Yeni sezonu açarken
.
Yazılarıma her yaz iki hafta ara veririm. Niyetim o süre içinde ekonomiyi boşlamaktır. Kıştan alıp yazın okumaya ayırdığım kitaplara yoğunlaşmayı planlarım. Ama evdeki hesap bir türlü çarşıya uymaz. Tam ben tatile çıkınca ekonomide heyecan artar. Mecburen olayları izlemeye başlarım.
Bu yıl da öyle oldu. Hoş, Perşembe’nin gelişi zaten Çarşamba’dan belli idi. Ağustos’ta dünya mali piyasalarında yeni bir türbülansın oluşacağını öngörüyordum. Hatta seçimin ertesi günü CNBC-e’de katıldığım programda söyledim. Biraz espri konusu da oldum. Haklı olarak soracaksınız. Madem mali piyasalarda çalkantı bekliyordun neden tatile çıktın? Bana Ağustos sonu daha makul bir tarih gibi gelmişti. O arada ben de yıllık iznimi kullanırım diye düşündüm.

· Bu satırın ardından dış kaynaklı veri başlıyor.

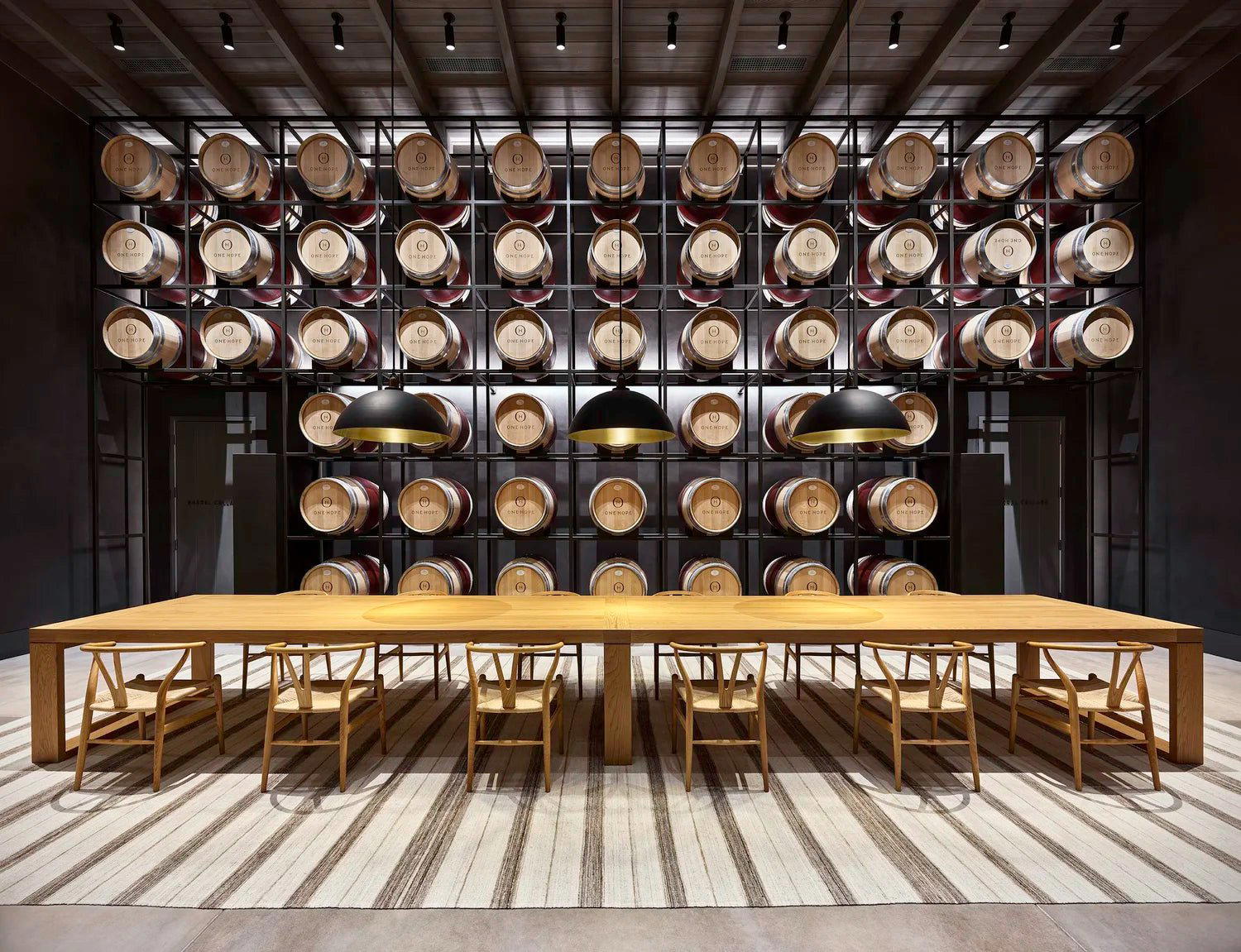 ONEHOPE Wine winery in Rutherford, United States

Böyle durumlar komplocu tefsirlere de müsaittir. Likidite krizi neden ben tatile çıktıktan sonra belirdi? Mali piyasaların bana karşı bir kastı mı var? Vermek istedikleri mesaj nedir?
Küresel dengesizlikler
Tatilde eski yazılarımı yeniden okuma fırsatını buldum. Bir nokta derhal dikkatimi çekti. Geçen sonbahardan itibaren dünya ekonomisi üstüne yazılarım ciddi şekilde artmış. Gidişattan rahatsızlığım hemen hissediliyor.
Analizleri tekrarlamak istemiyorum. Son beş yılda küresel ekonomide oluşan dengesizliklerin kökeninde çok sayıda etken yer alıyor. Bunların bir bölümü reel ekonomiden, diğerleri mali piyasalardan kaynaklanıyor.

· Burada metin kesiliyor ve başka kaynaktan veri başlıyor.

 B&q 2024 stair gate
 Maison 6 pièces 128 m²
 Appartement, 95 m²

İlki yani reel ekonomideki sorunlar arasında ABD’nin devasa dış açığını, Japonya’nın yapısal dönüşüm yerine sıfır faize yönelmesini, Çin parasının düşük değerini vs. sayabiliriz. Bu yapının uzun dönemde sürdürülemezliği çok açıktır.
İkincisi, yani mali piyasalardaki sorunlar daha karmaşıktır. Küresel düzeyde gevşek para politikasının şüphesiz sorumluluğu vardır. Ancak esas olay mali piyasaların kendi iç dinamiklerinden kaynaklanmaktadır.
Cinnet, panik ve çöküş
29 Mayıs 2007 tarihli yazımda çok önemsediğim bir kitabı tanıttım. C. P. Kindleberger: Cinnet, Panik ve Çöküş-Mali Krizler Tarihi, çeviren Halil Tunalı, İstanbul Bilgi Üniversitesi Yayınları, İstanbul 2007.
Hem geçtiğimiz iki hafta içinde küresel piyasalarda neler olup bittiğini daha iyi anlamak hem de bundan sonra olabilecekler hakkında bir fikir sahibi olmak isteyen okuyucularıma bu kitabı tekrar hararetle tavsiye ediyorum. Aklınızdaki soruları biliyorum. Bundan sonra ne olur? Bir dünya krizi kapıda mı? Türkiye nasıl etkilenir? Döviz alalım mı? Kur daha fazla giderse döviz satalım mı? Bunlar çok önemli sorulardır. Ama bir tatil dönüşü yazısının boyunu çok aşıyorlar. Nasıl olsa bir sonraki tatile kadar önümüzde koca bir yıl var. Yavaş yavaş hepsini cevaplamaya zamanımız olacaktır.